Following Carlo Ancelotti’s sacking, one has to question the expectations Perez has of his managers. Despite guiding the Spanish giants to a UEFA Champions League triumph as recently as last May, Ancelotti was ruthlessly axed by Perez after a single season without a trophy. Real Madrid finished second only to Barcelona in La Liga this season, a mere two points behind their Catalan rivals.
The problems Perez had with Ancelotti’s reign were not based on the European performance of the Italian’s side, as Ancelotti finally ended Madrid’s long wait for La Decima last year. Instead, Real Madrid’s domestic form has been the downfall of the club since Perez took over as club president for the second time in 2009. Los Blancos have only captured one league title in six seasons, a poor return for a club with the financial muscle of Madrid. If Florentino Perez’s habit of consistently sacking and replacing managers results from unsatisfactory league performance, then his choice of replacement may be ill-advised.
Benitez’s track record
Whilst the managerial credentials of Rafael Benitez cannot be argued, the Spaniard appears to flourish in European competition, an area in which Madrid’s problems do not lie. Throughout his years as a manager Benitez has a win rate of 58% in Europe, a record that has seen him win the UEFA Champions League with Liverpool in 2005, as well as the Europa League with Chelsea in 2013. Despite this, Benitez has enjoyed as little domestic success, with an overall win percentage in league football of 48.79%, showing that Benitez is a stronger manager in European fixtures as opposed to regular League games.

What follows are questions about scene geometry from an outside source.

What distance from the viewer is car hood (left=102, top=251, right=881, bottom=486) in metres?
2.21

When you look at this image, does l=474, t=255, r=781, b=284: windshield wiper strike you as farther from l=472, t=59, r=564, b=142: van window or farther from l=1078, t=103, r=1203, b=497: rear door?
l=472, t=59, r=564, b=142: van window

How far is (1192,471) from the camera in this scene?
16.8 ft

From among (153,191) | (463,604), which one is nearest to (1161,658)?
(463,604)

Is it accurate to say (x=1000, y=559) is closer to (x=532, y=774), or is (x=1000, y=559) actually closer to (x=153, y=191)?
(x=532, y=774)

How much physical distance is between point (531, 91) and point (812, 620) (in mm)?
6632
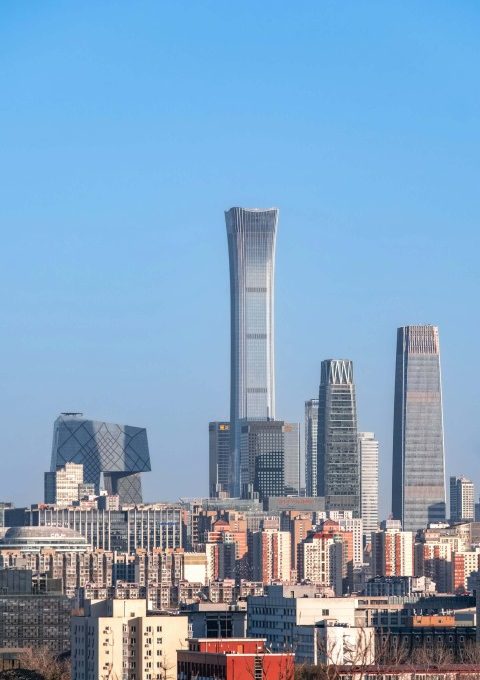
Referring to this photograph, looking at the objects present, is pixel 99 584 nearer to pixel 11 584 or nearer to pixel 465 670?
pixel 11 584

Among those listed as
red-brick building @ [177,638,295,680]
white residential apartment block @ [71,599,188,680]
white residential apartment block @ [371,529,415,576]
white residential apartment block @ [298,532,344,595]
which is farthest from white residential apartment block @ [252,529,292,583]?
red-brick building @ [177,638,295,680]

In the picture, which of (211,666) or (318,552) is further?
(318,552)

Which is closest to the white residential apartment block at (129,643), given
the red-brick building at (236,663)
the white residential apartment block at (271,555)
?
the red-brick building at (236,663)

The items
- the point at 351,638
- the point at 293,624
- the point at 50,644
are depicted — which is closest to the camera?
the point at 351,638

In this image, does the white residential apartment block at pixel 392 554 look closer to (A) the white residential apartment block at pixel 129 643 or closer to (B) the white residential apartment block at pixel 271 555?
(B) the white residential apartment block at pixel 271 555

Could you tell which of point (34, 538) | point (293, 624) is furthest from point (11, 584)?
point (34, 538)

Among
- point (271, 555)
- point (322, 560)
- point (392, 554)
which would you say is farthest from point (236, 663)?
point (271, 555)
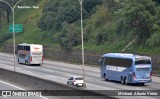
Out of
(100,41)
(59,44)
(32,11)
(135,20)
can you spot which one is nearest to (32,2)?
(32,11)

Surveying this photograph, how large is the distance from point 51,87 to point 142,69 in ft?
44.0

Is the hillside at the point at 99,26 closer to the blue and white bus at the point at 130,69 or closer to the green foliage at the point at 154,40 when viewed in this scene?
the green foliage at the point at 154,40

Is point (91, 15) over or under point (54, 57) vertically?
over

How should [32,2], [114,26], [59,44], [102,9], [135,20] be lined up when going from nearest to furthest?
[135,20] → [114,26] → [102,9] → [59,44] → [32,2]

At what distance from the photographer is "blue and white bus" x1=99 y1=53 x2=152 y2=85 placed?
159 ft

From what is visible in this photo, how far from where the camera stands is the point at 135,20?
68.1 m

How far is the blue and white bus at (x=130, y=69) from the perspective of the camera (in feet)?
159

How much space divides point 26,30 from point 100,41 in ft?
130

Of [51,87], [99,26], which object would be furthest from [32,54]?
[51,87]

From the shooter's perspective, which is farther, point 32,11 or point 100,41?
point 32,11

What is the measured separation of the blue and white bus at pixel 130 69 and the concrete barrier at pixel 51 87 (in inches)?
393

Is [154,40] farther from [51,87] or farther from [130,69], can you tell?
[51,87]

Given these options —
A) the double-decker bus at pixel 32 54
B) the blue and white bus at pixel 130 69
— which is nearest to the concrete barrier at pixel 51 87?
the blue and white bus at pixel 130 69

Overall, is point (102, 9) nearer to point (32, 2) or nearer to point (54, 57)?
point (54, 57)
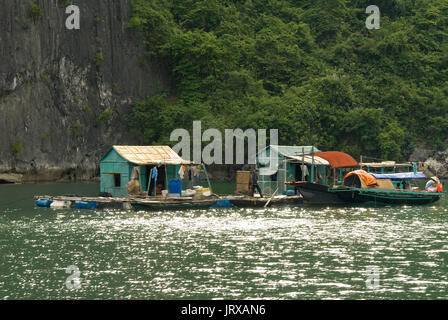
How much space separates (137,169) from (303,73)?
4527cm

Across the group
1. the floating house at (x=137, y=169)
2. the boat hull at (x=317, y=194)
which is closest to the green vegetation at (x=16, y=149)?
the floating house at (x=137, y=169)

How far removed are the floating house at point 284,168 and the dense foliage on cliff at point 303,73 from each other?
2390cm

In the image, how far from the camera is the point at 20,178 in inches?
2756

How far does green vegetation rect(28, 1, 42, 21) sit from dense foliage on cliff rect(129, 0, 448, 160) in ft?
36.7

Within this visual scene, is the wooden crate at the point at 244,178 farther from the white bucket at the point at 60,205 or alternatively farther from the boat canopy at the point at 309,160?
the white bucket at the point at 60,205

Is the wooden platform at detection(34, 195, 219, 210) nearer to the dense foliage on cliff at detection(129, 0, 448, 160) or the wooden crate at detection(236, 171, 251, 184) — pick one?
the wooden crate at detection(236, 171, 251, 184)

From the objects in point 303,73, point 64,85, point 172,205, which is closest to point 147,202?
point 172,205

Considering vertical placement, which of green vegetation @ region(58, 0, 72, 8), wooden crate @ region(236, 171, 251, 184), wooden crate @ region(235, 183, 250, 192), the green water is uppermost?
green vegetation @ region(58, 0, 72, 8)

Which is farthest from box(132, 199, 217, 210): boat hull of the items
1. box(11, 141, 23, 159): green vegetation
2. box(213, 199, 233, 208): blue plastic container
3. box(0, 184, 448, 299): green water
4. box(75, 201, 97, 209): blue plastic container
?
box(11, 141, 23, 159): green vegetation

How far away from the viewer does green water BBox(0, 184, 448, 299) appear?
2052 centimetres

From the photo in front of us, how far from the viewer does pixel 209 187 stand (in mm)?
44031
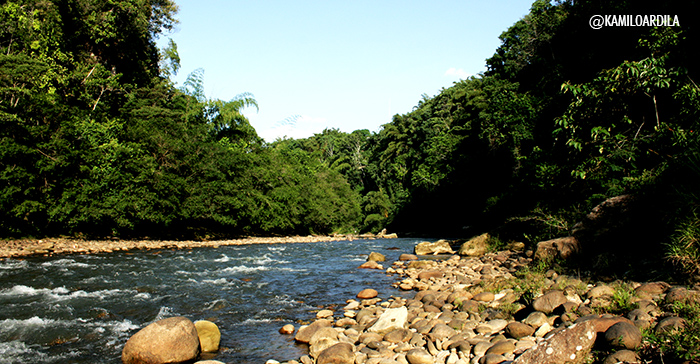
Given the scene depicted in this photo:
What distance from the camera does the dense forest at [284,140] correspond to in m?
8.95

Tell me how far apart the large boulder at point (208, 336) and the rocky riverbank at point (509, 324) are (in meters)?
1.14

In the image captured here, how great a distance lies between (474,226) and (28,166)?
2283 cm

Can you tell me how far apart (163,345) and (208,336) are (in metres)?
0.74

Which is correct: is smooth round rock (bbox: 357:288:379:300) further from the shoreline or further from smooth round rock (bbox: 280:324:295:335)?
the shoreline

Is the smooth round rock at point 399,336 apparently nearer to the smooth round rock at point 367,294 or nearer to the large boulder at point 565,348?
the large boulder at point 565,348

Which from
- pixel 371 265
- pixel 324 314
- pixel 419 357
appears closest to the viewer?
pixel 419 357

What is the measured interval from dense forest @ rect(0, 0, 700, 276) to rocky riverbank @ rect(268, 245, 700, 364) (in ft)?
4.96

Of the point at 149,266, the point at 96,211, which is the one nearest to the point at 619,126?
the point at 149,266

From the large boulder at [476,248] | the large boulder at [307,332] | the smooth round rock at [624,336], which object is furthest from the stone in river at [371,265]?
the smooth round rock at [624,336]

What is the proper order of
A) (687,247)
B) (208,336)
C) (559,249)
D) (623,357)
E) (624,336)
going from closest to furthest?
(623,357)
(624,336)
(687,247)
(208,336)
(559,249)

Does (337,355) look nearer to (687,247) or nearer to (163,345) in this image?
(163,345)

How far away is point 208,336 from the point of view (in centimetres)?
604

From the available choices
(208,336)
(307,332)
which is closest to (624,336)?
(307,332)

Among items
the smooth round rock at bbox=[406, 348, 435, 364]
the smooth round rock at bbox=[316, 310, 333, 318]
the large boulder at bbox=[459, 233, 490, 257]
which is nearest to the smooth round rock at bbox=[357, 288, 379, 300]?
the smooth round rock at bbox=[316, 310, 333, 318]
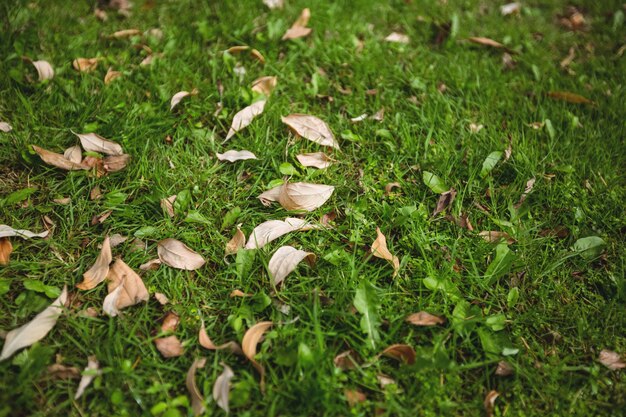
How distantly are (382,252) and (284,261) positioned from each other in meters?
0.39

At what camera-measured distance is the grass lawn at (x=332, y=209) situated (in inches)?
60.9

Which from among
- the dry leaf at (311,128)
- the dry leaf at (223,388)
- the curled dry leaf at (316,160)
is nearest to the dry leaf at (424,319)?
the dry leaf at (223,388)

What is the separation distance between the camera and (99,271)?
1.74m

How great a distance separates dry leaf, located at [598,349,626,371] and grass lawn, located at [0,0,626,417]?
0.8 inches

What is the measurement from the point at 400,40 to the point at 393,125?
837mm

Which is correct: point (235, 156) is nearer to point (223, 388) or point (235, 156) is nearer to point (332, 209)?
point (332, 209)

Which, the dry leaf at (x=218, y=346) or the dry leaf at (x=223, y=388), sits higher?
the dry leaf at (x=218, y=346)

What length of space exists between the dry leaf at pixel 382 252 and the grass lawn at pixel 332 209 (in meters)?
0.03

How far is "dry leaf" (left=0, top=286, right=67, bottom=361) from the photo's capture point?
1.51 meters

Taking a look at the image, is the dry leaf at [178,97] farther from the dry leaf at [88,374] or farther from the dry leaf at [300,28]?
the dry leaf at [88,374]

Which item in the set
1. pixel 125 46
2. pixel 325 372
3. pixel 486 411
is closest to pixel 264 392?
pixel 325 372

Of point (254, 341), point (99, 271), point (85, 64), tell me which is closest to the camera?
point (254, 341)

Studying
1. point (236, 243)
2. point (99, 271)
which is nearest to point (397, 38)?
point (236, 243)

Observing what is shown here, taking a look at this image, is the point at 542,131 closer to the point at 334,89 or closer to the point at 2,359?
the point at 334,89
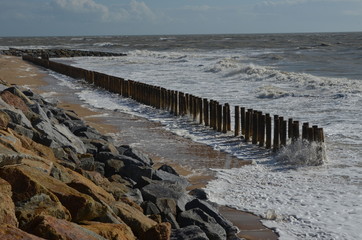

Although he has a relatively low win percentage in leagues compared to the elite managers in Europe (In terms of overall win rates in leagues throughout their managerial careers, Guardiola has won 72.22% of games, Mourinho has won 67.03% of games and Carlo Ancelotti has won 58.25% of his games), Benitez is a two-time winner of La Liga nonetheless, the most recent triumph coming in the 2003/04 season with Valencia. As tremendous an accomplishment winning La Liga with underdogs Valencia was, managing a club that expects league titles is an entirely different proposition, with a widely different skill set required.
An argument can be made that at large clubs that expect year on year success, Benitez does not perform as well as he does in an underdog position. In 2010 Benitez succeeded Jose Mourinho at the San Siro as Inter Milan manager; just months after they had won the UEFA Champions League. It was a team that would have expected to win the league. It did not take long for Benitez’s side to flop, finding themselves 13 points adrift from the top of the table in 6th place as soon as December. This resulted in Benitez being sacked later in the month, an example of Benitez failing under the pressure of a club with title-winning expectations.
For the previous two seasons Benitez has been with Serie A side Napoli, an ambitious club that has risen through the ranks once again in Italy over recent years, with decent funding to back them. This job was yet another example of Benitez being put in a role with high expectations, with Napoli spending over 100 Million Euros in Benitez’s first transfer window at the club. Nonetheless, Napoli failed to advance their position under the Spaniard, with a third place finish in 2013/14 being followed by a fifth place finish in 2014/15, showing the club to have regressed during Benitez’s spell in Italy.
This is not to say Benitez fails to be an effective manager, rather he seems to excel when presented with a situation where his team is the underdog. His only league triumphs came with Valencia, who overcame the mighty Barcelona as well as Real Madrid themselves on two separate occasions. His greatest triumph happened during his time with Liverpool, with his side pulling off the famous ‘Miracle of Istanbul’ to defeat AC Milan to claim the UEFA Champions League. Benitez’s most successful project, he took Liverpool to heights unseen for decades by the club. With Florentino Perez needing to improve Real Madrid’s league record; it is a questionable decision to hire a manager who excels as an underdog or in European competition.
Appointing Benitez is unlikely to satisfy many of Real Madrid’s fans, to whom Ancelotti was a hero after completing La Decima. It remains to be seen if Rafael Benitez is still within the top tier of managers with the likes of Pep Guardiola, Jose Mourinho and Carlo Ancelotti himself. There is no doubt that Benitez is an exceptional manager, although he is yet to prove that he can succeed in an environment where anything less than a league title is acceptable. Replacing Carlo Ancelotti with Rafael Benitez is a dangerous gamble taken by Florentino Perez which could prove costly. For now, it is impossible to know if this was the correct decision. Real Madrid’s future remains uncertain.